Effects of novel organic sources of cobalt on ruminal fermentation, nutrient degradation and vitamin B12 synthesis in vitro.
Jose A Arce-Cordero, Martha U Siregar, Gerald K Salas-Solis, Ana C Silva Vicente, James R Vinyard, Efstathios Sarmikasoglou, Mikayla L Johnson, Richard R Lobo, Szu W Ma, Charese Hammond, Kaliandra S Alves, Michael Socha, Antonio P Faciola
Abstract
Open AccessCobalt (Co) is essential for vitamin B12 synthesis in the rumen and energy metabolism in cattle. Previous studies on organic Co sources have shown variable effects on dairy cows' performance, focusing primarily on Co glucoheptonate as an alternative to the traditional Co carbonate (CoCO3). Our objective was to evaluate the effects of novel organic Co sources on ruminal microbial fermentation, nutrient degradation, and vitamin B12 synthesis using a dual-flow continuous culture system. We used eight fermenters in a duplicated 4 × 4 Latin Square design, where each -fermenter was provided daily with 106 g DM of a basal diet plus the corresponding Co treatment. The treatments consisted of supplementing 1 mg Co/kg DM from the following Co sources: (i) CoCO3, (ii) Co Pectin (CoPec), (iii) Co Amino Acid (CoAA), and (iv) Co Pectin + Co Amino Acid (CoPec+CoAA). Data were analyzed with the MIXED procedure of SAS 9.4 to evaluate the effect of Co source on pH, VFA, N metabolism, vitamin B12 concentration and flows, and nutrient degradability. We did not find an effect of Co source on pH (P = 0.92) or concentrations of acetate (P = 0.32), propionate (P = 0.15), butyrate (P = 0.92), and other VFA. However, we found that D-lactate concentration was greater in CoCO3 than other treatments (P = 0.03), and total lactate was greater in CoCO3 compared to CoAA and CoPec+CoAA (P = 0.04).
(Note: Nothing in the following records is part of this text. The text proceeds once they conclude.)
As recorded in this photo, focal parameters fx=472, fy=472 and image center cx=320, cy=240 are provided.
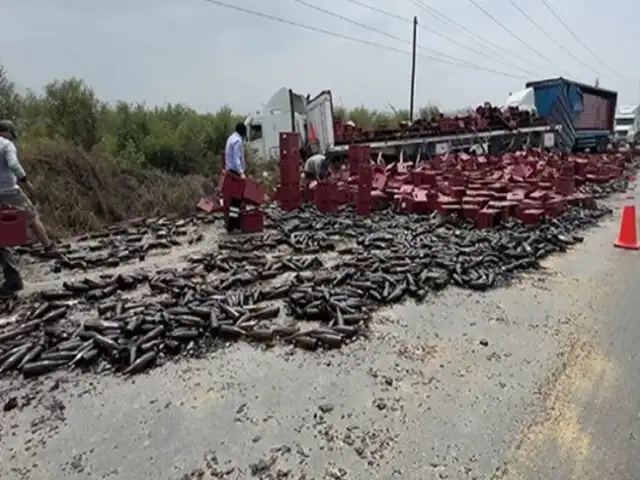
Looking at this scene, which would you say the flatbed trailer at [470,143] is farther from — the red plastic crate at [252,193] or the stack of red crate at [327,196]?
the red plastic crate at [252,193]

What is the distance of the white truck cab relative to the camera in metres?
16.0

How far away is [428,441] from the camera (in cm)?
297

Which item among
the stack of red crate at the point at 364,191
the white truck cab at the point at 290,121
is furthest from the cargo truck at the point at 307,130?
the stack of red crate at the point at 364,191

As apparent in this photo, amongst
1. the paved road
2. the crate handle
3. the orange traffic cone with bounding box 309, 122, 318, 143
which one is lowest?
the paved road

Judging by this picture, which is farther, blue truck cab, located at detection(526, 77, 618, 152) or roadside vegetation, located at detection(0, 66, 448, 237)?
blue truck cab, located at detection(526, 77, 618, 152)

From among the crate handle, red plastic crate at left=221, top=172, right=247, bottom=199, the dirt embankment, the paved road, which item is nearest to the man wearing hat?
the crate handle

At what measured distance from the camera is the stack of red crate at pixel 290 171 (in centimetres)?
1116

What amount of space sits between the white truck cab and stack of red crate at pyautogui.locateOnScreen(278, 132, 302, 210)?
180 inches

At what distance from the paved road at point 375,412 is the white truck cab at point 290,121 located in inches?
477

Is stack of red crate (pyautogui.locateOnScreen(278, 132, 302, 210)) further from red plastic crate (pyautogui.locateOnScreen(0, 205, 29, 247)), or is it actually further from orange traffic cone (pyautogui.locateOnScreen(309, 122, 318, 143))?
red plastic crate (pyautogui.locateOnScreen(0, 205, 29, 247))

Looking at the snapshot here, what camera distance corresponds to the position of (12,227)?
18.8 feet

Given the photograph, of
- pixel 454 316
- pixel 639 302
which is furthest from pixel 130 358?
pixel 639 302

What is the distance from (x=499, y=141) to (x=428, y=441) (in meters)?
21.5

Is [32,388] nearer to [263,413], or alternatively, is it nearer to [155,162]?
[263,413]
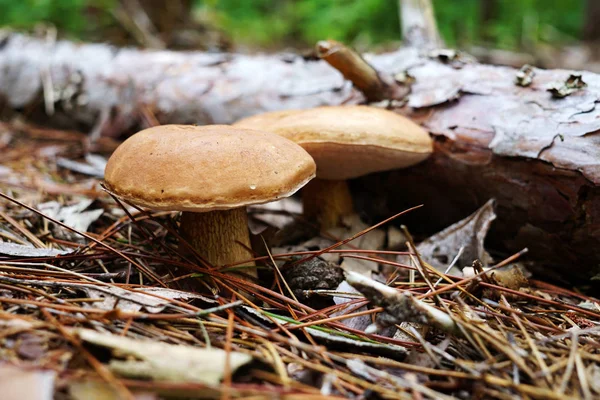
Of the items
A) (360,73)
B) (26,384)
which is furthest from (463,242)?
(26,384)

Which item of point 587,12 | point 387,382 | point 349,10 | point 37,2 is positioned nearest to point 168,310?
point 387,382

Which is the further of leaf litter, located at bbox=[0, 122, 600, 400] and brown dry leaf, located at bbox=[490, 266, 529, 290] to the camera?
brown dry leaf, located at bbox=[490, 266, 529, 290]

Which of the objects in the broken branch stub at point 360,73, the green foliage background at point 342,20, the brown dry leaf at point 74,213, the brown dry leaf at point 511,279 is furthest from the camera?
the green foliage background at point 342,20

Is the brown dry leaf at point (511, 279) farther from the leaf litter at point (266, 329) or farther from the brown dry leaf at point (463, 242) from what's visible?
the brown dry leaf at point (463, 242)

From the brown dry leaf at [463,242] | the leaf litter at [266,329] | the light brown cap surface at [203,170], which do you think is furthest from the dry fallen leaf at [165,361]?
the brown dry leaf at [463,242]

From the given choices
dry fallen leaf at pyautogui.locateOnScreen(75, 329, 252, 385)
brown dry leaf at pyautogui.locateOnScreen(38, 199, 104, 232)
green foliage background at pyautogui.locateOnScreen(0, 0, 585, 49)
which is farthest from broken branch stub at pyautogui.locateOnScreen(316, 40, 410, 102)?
green foliage background at pyautogui.locateOnScreen(0, 0, 585, 49)

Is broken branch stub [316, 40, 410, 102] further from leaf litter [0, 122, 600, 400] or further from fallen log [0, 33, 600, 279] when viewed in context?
leaf litter [0, 122, 600, 400]

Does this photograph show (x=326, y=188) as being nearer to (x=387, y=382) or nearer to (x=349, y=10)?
(x=387, y=382)
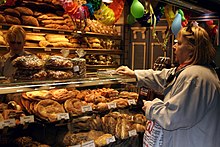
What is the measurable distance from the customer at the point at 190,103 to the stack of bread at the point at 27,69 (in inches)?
30.8

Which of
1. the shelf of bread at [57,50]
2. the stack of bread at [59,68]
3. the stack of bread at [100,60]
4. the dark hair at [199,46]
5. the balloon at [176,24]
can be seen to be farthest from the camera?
the stack of bread at [100,60]

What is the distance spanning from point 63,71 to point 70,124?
0.41 metres

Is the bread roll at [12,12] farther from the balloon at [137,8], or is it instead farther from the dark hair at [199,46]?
the dark hair at [199,46]

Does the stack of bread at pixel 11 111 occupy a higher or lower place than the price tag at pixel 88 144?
higher

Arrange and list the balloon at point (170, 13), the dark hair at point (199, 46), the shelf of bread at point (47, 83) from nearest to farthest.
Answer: the shelf of bread at point (47, 83)
the dark hair at point (199, 46)
the balloon at point (170, 13)

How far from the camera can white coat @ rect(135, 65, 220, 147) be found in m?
1.84

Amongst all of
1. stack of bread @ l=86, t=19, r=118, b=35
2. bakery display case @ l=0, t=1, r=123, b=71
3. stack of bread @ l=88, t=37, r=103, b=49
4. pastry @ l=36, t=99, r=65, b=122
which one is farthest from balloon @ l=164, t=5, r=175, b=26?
pastry @ l=36, t=99, r=65, b=122

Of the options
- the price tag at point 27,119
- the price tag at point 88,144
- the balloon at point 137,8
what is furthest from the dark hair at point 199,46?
the balloon at point 137,8

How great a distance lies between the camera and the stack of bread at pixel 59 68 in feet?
6.82

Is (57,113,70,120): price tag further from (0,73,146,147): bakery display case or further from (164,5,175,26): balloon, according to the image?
(164,5,175,26): balloon

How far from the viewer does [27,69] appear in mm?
1956

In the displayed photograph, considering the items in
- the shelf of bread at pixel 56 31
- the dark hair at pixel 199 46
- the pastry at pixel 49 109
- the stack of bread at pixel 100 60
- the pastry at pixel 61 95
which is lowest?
the pastry at pixel 49 109

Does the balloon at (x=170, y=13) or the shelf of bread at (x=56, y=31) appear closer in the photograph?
the balloon at (x=170, y=13)

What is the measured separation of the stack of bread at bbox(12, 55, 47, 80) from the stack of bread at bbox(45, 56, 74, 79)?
0.08 meters
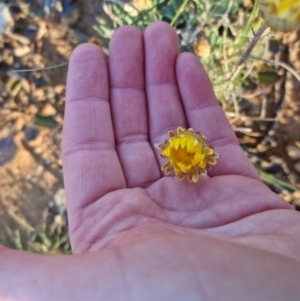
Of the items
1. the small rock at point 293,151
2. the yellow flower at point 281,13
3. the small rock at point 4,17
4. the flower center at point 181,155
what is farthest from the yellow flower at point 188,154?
the small rock at point 4,17

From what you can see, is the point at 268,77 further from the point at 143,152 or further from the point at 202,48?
the point at 143,152

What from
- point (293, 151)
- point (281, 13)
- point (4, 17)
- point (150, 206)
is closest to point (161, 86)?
point (150, 206)

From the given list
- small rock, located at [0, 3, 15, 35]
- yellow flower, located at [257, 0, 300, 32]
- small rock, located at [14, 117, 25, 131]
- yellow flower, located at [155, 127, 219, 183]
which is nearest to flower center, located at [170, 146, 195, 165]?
yellow flower, located at [155, 127, 219, 183]

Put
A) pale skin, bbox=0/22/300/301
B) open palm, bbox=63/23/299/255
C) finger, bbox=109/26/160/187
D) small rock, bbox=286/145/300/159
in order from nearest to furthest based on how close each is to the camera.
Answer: pale skin, bbox=0/22/300/301, open palm, bbox=63/23/299/255, finger, bbox=109/26/160/187, small rock, bbox=286/145/300/159

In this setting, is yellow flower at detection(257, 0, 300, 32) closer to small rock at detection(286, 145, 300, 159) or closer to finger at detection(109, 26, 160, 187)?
finger at detection(109, 26, 160, 187)

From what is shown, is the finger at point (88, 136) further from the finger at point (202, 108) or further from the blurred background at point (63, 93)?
the blurred background at point (63, 93)

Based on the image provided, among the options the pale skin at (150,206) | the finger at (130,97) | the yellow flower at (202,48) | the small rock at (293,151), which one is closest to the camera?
the pale skin at (150,206)
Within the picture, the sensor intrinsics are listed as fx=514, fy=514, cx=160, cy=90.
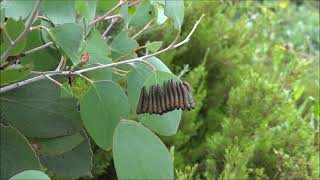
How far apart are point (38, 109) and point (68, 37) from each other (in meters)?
0.19

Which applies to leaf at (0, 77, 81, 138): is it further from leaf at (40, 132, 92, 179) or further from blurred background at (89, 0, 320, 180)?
blurred background at (89, 0, 320, 180)

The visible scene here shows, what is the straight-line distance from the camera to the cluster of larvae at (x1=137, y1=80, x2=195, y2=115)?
28.1 inches

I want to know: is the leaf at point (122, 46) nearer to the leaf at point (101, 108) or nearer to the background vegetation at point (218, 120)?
the background vegetation at point (218, 120)

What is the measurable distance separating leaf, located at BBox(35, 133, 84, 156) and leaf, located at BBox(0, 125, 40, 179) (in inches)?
2.7

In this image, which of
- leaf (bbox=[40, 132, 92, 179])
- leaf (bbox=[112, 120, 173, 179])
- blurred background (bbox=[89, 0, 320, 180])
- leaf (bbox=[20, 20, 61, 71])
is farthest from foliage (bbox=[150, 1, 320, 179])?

Vitamin B12 in liquid outflow tended to be lower with CoCO3 (P = 0.10). Moreover, there was greater bacterial N flow (P = 0.01) and also greater N use efficiency (P = 0.01) in CoAA than CoCO3 and CoPec. For nutrient degradation, we found a greater ruminal degradability of NDF (P < 0.01) in CoAA and CoPec+CoAA compared to CoCO3 and CoPec. Our results indicate that, at a supplementation rate of 1 mg Co per kg diet DM, the tested Co sources affected fermentation of ruminal contents in continuous culture. Specifically, under the conditions of this experiment with dairy cattle diets, CoAA promoted greater microbial protein synthesis, NDF degradability, and liquid-associated vitamin B12 flow compared to CoCO3 and CoPec, suggesting enhanced Co utilization by ruminal microorganisms when CoAA is included as the primary Co source in the diet.